# Consegna
Indica se ciascuna affermazione concorda con il testo su TIC e apprendimento, rispondendo sì o no e citando testualmente le parole decisive: (a) secondo Marconato un bravo insegnante può provocare apprendimento significativo anche usando solo la parola; (b) il testo invita a demonizzare le TIC; (c) le reazioni al post sono apparse soltanto su Facebook.

5 ottobre 2009

TIC e apprendimento

Qualche giorno fa, in questo post qui intitolato "Le tecnologie non servono", Gianni Marconato ha provato senza menar troppo il can per l'aia a riassumere il suo approccio e le sue riflessioni rispetto all'adozione delle TIC a scuola, nella didattica quotidiana.
Quella che va tenuta ferma in questi ragionamenti è l'efficacia dell'apprendimento, non solo l'efficienza dell'insegnamento: ci viene propinata una facile equazione (strumenti migliori = maggiori garanzie di successo delle azioni formative) che può essere facilmente falsificata a esempio dal non confondere i mezzi con i fini, evitando di rivestire quindi le tecnologie didattiche di un'aura di potenzialità e di malintesa modernità che le renderebbe di per sé in grado di fare la differenza rispetto agli obiettivi scolastici.
L'affermazione di Marconato è chiarissima: un bravo insegnante ottiene successo e provoca apprendimento significativo nei suoi allievi anche usando solamente la tecnologia della parola, mentre un insegnante mediocre potrà circondarsi di mille diavolerie (ehehe) elettroniche ma comunque il suo fare risulterà inadeguato.

"Le tecnologie non servono... se non sai insegnare".

Peggio ancora, c'è in giro una cultura dell'innovazione strumentale che offusca e distoglie lo sguardo dai veri obiettivi educativi, e forse questa è il vero nemico da combattere.

Non si tratta quindi di demonizzare le TIC, anzi importantissime oggi per fare scuola in modo coerente e sintonizzato al mondo in cui viviamo, ma di ragionare sul significato di insegnamento e apprendimento.
In Rete la posizione espressa in quel post ha provocato (su Facebook, nei commenti sul blog) notevoli reazioni da parte di persone, magari docenti, che senza aver ben compreso il nòcciolo della questione si sono indignate per la pochezza con cui veniva trattata la professione dell'insegnante oppure per il sacrilegio di aver parlato male delle salvifiche tecnologie TIC.

# Record forniti
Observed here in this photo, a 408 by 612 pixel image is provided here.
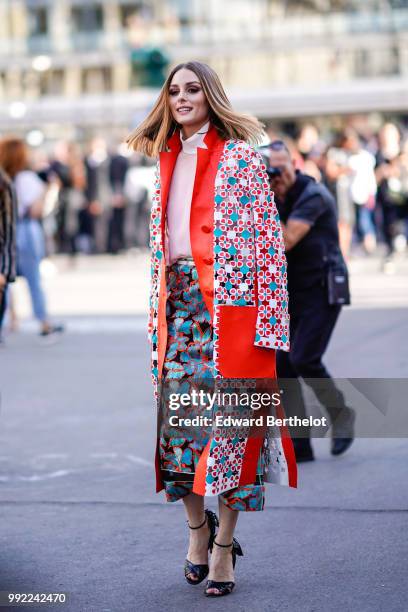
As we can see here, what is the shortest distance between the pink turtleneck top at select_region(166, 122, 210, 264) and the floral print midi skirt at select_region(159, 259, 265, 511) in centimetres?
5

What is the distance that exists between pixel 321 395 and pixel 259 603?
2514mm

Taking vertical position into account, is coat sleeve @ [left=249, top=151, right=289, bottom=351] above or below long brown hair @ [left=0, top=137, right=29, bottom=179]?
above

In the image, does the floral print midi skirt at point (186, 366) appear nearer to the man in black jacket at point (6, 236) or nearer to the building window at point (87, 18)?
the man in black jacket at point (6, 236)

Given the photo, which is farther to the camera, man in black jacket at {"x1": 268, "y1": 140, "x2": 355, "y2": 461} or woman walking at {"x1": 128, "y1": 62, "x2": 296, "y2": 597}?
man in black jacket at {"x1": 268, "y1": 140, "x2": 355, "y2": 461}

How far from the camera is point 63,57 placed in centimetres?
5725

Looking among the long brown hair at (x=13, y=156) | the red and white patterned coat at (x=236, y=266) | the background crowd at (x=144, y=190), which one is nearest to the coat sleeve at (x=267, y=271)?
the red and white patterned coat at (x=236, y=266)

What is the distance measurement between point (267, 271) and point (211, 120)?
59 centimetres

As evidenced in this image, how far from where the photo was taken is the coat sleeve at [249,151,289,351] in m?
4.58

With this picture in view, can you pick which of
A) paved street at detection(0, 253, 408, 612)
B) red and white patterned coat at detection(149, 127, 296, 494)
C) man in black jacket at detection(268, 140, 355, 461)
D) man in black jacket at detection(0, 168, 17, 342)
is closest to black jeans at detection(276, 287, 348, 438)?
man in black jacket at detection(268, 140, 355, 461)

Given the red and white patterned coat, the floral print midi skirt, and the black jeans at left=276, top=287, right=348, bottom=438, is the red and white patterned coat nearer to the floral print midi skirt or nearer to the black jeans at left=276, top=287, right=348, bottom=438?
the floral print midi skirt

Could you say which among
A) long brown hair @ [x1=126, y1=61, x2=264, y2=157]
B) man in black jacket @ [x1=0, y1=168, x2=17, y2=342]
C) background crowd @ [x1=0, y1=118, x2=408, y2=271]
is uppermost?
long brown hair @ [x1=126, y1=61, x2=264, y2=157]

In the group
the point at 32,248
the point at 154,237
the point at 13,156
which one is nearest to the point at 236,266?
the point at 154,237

# Risposta
(a) Sì: "un bravo insegnante ottiene successo e provoca apprendimento significativo nei suoi allievi anche usando solamente la tecnologia della parola".
(b) No: "Non si tratta quindi di demonizzare le TIC".
(c) No: "(su Facebook, nei commenti sul blog)".